Basic use xpath
A mounting package lxml
pip install lxml
II. Use
1. Use:
from lxml Import etree # leader packet
Import Requests Response = resquests. GET ( 'www.baidu.com') # generates an html objects # html = etree.parse (html file) parameter # html documents html = etree. the HTML ( Response. text) # is a string of text div = HTML. XPath ( "XPath expression ') # returns a text list
1. Obtain the outermost label, traversing all internal sub-tab, access the label text
content_list =div.xpath('.//div[@class="d_post_content j_d_post_content "]/text()').extract()
2. Regular remove all labels <. *?> Re.compile.sub ()
content_list=div.xpath('.//div[@class="d_post_content j_d_post_content "]')

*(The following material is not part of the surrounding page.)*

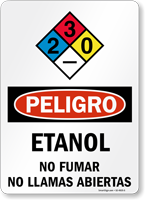 Etanol Sign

pattern=re.compile(r('<.*?>'),re.S)
content=pattern.sub('',content_list)
3./text () Gets the label's text // text () Gets the label and sub-label text
content_list = div.xpath(‘.//div[@class=”d_post_content j_d_post_content “]//text()’).extract()
4 using xpath ( 'string (.)') Obtained in this way all the splice and the text
content_list=div.xpath('.//div[@class="d_post_content j_d_post_content "]').xpath('string(.)').extract()[0]+'\n'
After the text content acquisition print (content_list) to view the contents. For processing format is as follows:
remove = re.compile('\s') content = '' for string in content_list: string = remove.sub('',string) content += string
Method string: content = div.xpath ( 'string (.// div [@ class = "content"])') strip () # Get all text in this div to form a string.